Selon Bruno Comby, polytechnicien et scientifique à l’Institut Bruno Comby, sur 30 % des Français qui se plaignent d’insomnie, seuls les 10 % présentent des cas sévères tandis que les 20 % n’ont que des déséquilibres modérés. Ce qui signifie que l’État subventionne par année des somnifères à des personnes qui peuvent très bien s’en passer. Une subvention qui coûte des milliards d’euros par an si on prend aussi compte des conséquences des troubles du sommeil sur la vie sociale, professionnelle et sur la santé.

 

La médecine douce est-elle plus efficace que les somnifères ?

La médecine douce est autant efficace que les somnifères si vous vous adressez à un vrai professionnel. Autrement dit, ils ont le même but : celui de vous endormir, mais utilisent des méthodes différentes.

  • Les somnifères :

Ils vous aident à vous endormir, mais étant des médicaments, ils entraînent aussi des effets secondaires sur votre organisme. De plus, ils entraînent souvent la dépendance et l’accoutumance. Le patient aura alors tendance à toujours augmenter sa dose ce qui l’entraîne dans un cercle vicieux destructeur. Soulignons également que, même si les somnifères aident à dormir, la qualité de sommeil qu’ils proposent n’est pas la même que celle proposée par la médecine douce. En prenant des somnifères, vous vous endormirez profondément, mais avec un temps de rêves réduit, voire inexistant. Résultat : le sommeil n’est pas vraiment réparateur or sa qualité a une grande importance pour avoir une bonne hygiène de vie. C’est pour cela qu’il ne faut le recommander qu’en dernier recours, lorsqu’aucune thérapie n’a fonctionné.

La médecine douce :

La médecine douce enseigne aux patients à adopter un bon équilibre de vie. Elle les incite à suivre une bonne alimentation, à respecter un bon rythme de travail, à faire une courte sieste pour rééquilibrer le sommeil, … bref à bien se sentir dans leur peau. Quand cet objectif est atteint, les troubles de sommeil disparaissent comme par magie et les patients pourront s’endormir facilement. Vous verrez alors que la qualité de sommeil lorsqu’on se sent bien est différente de celle prescrite sur ordonnance.
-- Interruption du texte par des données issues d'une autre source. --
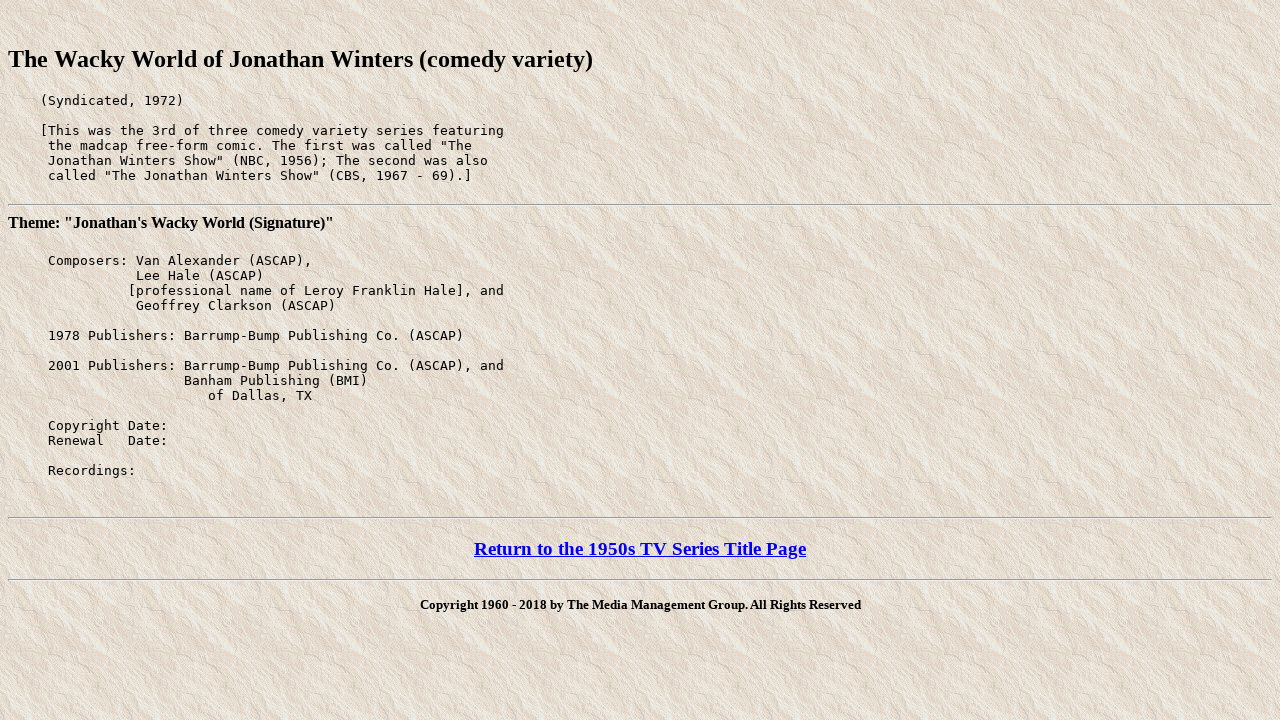

--- FILE ---
content_type: text/html
request_url: https://classicthemes.com/50sTVThemes/themePages/wackyWorldWinters.html
body_size: 891
content:
<HTML>
<!--This file created 3/5/03 6:22 PM by Claris Home Page version 3.0-->
<HEAD>
   <TITLE>The Wacky World of Jonathan Winters</TITLE>
   <META NAME=GENERATOR CONTENT="Claris Home Page 3.0">
   <X-CLARIS-WINDOW TOP=58 BOTTOM=579 LEFT=42 RIGHT=573>
   <X-CLARIS-TAGVIEW MODE=minimal>
</HEAD>
<BODY BGCOLOR="#FFFFFF" BACKGROUND="../../images/veluumbkg.jpg">
<BR>

<H2>The Wacky World of Jonathan Winters (comedy variety)</H2>

<PRE>    (Syndicated, 1972)

    &#91;This was the 3rd of three comedy variety series featuring
     the madcap free-form comic. The first was called "The
     Jonathan Winters Show" (NBC, 1956); The second was also
     called "The Jonathan Winters Show" (CBS, 1967 - 69).&#93;</PRE>

<H4>

<HR>

<A NAME=Theme></A>Theme: "Jonathan's Wacky World (Signature)"</H4>

<PRE>     Composers: Van Alexander (ASCAP),
                Lee Hale (ASCAP)
               &#91;professional name of Leroy Franklin Hale&#93;, and
                Geoffrey Clarkson (ASCAP)

     1978 Publishers: Barrump-Bump Publishing Co. (ASCAP)

     2001 Publishers: Barrump-Bump Publishing Co. (ASCAP), and
                      Banham Publishing (BMI)
                         of Dallas, TX

     Copyright Date:
     Renewal   Date:

     Recordings:</PRE>

<BR>
<HR>
<H3><CENTER><A HREF="../tvSeriesList.shtml">Return to the 1950s TV
Series Title Page</A></CENTER></H3>

<P>

<HR>

</P>

<CENTER><FONT SIZE="-1"><B>Copyright 1960 - 2018 by The Media
Management Group. All Rights Reserved</B></FONT></CENTER>

<P></P>
<BR>

</BODY>
<script>'undefined'=== typeof _trfq || (window._trfq = []);'undefined'=== typeof _trfd && (window._trfd=[]),_trfd.push({'tccl.baseHost':'secureserver.net'},{'ap':'cpsh-oh'},{'server':'p3plzcpnl506422'},{'dcenter':'p3'},{'cp_id':'6902741'},{'cp_cl':'8'}) // Monitoring performance to make your website faster. If you want to opt-out, please contact web hosting support.</script><script src='https://img1.wsimg.com/traffic-assets/js/tccl.min.js'></script></html>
Pourquoi ces méthodes sont-elles peu utilisées en France ?

somnifères

Par manque de prévention et d’information. Aussi, pour que la qualité de sommeil reste bonne toute la vie, il faut que les bonnes habitudes de vie commencent dès l’enfance. Il vous faudra alors habituer vos enfants à mieux vivre et à respecter les horaires de sommeil. Même quand ils seront grands, leur organisme s’en souviendra et il leur sera beaucoup plus facile de s’endormir sans l’aide de somnifères.

Il faut aussi savoir que contrairement aux somnifères, la médecine douce n’est pas remboursée à cause des charlatans, mais elle peut coûter moins cher que les médicaments. Pour ce faire, il faut l’appliquer sur le long terme et garder les petites astuces proposées par les médecins qui la pratiquent. Cela vous garantira un bon sommeil sans devoir aller consulter à chaque petit dérèglement. Autrement dit, même si la médecine douce coûte plus cher à court terme, elle est un réel investissement pour le long terme.

 

Avec cette réduction du remboursement des somnifères et la publicité autour de la médecine douce, la France vise à quitter le système « tout médicament » qu’elle a instauré depuis de nombreuses années.